WHAT IS REQUIRED – Exactly how many lines in the data below contain the string "quagga"? Give that number and nothing else.

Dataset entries
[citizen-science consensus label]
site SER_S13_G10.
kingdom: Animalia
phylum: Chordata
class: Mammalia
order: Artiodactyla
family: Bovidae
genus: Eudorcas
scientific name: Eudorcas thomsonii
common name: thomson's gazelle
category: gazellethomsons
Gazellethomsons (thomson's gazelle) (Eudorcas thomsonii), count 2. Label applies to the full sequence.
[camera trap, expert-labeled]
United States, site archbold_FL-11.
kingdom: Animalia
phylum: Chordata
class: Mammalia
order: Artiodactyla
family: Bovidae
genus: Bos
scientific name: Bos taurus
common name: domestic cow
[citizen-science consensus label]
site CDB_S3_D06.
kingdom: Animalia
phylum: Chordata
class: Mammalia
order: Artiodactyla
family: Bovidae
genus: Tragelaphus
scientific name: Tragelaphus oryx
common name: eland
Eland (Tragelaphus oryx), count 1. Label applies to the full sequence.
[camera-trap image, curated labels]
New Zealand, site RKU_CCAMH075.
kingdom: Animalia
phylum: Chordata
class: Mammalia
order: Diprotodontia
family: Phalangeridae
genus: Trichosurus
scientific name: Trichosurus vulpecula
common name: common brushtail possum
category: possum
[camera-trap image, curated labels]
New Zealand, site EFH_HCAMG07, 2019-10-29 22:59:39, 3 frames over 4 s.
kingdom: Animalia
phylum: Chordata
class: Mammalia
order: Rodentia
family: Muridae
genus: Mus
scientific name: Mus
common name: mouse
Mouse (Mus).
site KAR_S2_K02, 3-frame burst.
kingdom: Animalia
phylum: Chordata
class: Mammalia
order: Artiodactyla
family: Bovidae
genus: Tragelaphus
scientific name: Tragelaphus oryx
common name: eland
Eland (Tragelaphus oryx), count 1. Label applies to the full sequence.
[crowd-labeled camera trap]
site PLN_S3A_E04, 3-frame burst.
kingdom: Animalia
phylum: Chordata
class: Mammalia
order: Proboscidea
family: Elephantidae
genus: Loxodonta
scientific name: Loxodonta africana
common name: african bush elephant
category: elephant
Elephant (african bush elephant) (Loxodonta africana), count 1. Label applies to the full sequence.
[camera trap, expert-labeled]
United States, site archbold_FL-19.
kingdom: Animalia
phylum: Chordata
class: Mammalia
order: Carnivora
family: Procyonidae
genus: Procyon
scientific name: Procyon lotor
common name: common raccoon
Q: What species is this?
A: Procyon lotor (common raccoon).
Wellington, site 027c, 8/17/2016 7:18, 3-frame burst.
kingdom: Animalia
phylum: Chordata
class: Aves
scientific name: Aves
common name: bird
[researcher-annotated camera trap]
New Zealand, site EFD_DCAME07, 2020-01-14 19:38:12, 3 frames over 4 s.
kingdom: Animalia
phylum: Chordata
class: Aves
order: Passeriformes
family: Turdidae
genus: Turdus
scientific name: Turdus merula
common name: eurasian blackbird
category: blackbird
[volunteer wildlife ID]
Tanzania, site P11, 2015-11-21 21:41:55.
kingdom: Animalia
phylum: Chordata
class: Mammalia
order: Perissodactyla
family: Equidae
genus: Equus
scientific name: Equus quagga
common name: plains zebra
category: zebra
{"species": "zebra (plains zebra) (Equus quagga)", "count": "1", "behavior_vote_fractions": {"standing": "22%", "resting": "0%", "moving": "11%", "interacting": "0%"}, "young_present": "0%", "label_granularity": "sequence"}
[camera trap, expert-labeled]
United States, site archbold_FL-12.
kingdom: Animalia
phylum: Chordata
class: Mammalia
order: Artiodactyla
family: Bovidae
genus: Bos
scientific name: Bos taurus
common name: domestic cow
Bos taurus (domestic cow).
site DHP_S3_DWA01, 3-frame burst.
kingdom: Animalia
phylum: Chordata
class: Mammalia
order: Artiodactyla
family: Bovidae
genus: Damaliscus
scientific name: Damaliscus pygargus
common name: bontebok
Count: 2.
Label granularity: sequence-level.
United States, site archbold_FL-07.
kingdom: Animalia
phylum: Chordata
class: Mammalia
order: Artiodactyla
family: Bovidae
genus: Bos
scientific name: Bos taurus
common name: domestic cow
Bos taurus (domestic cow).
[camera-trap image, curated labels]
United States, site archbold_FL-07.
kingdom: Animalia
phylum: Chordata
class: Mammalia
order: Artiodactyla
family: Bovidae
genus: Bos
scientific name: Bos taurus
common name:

OUTPUT FOR THIS EXERCISE – 2